• WHAT IS EXPECTED
Quote the passage of the piece on Jane Campion's The Piano word for word, from "The Piano contains" to "fairy tale morality.".

• PROVIDED TEXT
Women's Pictures - Jane Campion's The Piano
Thursday, April 16, 2015 at 7:00PM
Anne Marie in Anna Paquin, Holly Hunter, Jane Campion, Oscars (90s), The Piano

The Piano contains many stories. It is a love story between two outsiders: a mute woman, and an uneducated man. It is an allegory about oppression: a white landowner in New Zealand treats his wife and the Maori people like children or property. It is a study of conflicted characters: a repressed, oppressive landowner; his passionate, mute wife; the lower class man who falls in love with her; and her wild, intelligent daughter. It is a warning about the hazards of refusing to listen: a failed marriage, a soured initial seduction, and the climax of the film are all spurred by lacking communication.  The Piano also has its roots in the fairy tale “Bluebeard;” a sinister story about a newlywed who discovers that her husband murders his wives. But as we’ve seen, Jane Campion doesn’t do easy fairy tale morality.

Campion’s story opens with the only words we will hear its main character speak:

The voice you hear is not my speaking voice - but my mind's voice. I have not spoken since I was six years old. No one knows why - not even me...

• GIVEN ENTRIES
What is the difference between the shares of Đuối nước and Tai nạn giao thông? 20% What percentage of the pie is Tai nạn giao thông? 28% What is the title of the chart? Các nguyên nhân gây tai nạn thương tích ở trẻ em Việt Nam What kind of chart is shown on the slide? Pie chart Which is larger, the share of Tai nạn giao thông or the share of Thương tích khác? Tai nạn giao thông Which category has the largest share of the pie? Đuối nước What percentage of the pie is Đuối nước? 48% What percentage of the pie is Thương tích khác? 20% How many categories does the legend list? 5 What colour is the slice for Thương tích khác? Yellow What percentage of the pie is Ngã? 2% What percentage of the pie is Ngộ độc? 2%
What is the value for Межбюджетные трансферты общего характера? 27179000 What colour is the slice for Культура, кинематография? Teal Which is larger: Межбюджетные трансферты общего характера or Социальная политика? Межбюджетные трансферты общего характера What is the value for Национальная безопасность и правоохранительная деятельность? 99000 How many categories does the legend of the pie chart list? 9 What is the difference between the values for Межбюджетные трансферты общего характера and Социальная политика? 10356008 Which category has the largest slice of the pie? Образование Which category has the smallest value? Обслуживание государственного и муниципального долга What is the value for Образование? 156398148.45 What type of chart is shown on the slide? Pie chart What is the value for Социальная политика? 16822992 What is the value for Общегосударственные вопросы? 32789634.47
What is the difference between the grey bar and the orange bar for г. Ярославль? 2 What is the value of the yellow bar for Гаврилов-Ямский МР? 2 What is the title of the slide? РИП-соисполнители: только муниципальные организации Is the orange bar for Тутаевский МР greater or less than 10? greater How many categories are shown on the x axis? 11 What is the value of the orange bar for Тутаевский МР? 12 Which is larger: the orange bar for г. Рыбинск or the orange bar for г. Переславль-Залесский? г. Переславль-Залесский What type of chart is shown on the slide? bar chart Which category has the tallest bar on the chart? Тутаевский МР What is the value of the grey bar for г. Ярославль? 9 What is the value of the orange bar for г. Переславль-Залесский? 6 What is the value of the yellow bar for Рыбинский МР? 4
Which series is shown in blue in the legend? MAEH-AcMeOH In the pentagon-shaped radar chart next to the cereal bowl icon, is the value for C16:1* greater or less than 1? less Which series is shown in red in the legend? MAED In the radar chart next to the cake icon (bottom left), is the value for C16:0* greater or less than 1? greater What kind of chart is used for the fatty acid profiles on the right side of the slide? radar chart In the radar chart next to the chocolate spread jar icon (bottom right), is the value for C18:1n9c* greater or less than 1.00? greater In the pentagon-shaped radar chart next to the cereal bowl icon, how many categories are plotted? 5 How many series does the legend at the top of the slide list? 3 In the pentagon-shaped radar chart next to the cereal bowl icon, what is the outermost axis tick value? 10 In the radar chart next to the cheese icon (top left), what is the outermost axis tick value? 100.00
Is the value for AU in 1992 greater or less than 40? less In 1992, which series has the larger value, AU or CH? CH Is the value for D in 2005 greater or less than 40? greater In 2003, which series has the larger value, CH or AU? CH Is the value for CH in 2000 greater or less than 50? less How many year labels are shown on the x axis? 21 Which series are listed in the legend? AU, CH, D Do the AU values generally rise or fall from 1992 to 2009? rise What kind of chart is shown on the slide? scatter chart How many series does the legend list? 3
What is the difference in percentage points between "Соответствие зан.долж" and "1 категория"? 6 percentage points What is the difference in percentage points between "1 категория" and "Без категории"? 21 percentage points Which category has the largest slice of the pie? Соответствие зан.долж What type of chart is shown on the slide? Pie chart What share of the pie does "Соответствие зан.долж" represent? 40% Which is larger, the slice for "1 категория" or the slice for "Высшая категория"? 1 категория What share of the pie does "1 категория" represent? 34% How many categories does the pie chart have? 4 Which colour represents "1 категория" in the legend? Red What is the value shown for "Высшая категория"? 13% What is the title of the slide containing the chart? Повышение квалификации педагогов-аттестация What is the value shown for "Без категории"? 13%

• RESULT OF THIS TASK
The Piano contains many stories. It is a love story between two outsiders: a mute woman, and an uneducated man. It is an allegory about oppression: a white landowner in New Zealand treats his wife and the Maori people like children or property. It is a study of conflicted characters: a repressed, oppressive landowner; his passionate, mute wife; the lower class man who falls in love with her; and her wild, intelligent daughter. It is a warning about the hazards of refusing to listen: a failed marriage, a soured initial seduction, and the climax of the film are all spurred by lacking communication.  The Piano also has its roots in the fairy tale “Bluebeard;” a sinister story about a newlywed who discovers that her husband murders his wives. But as we’ve seen, Jane Campion doesn’t do easy fairy tale morality.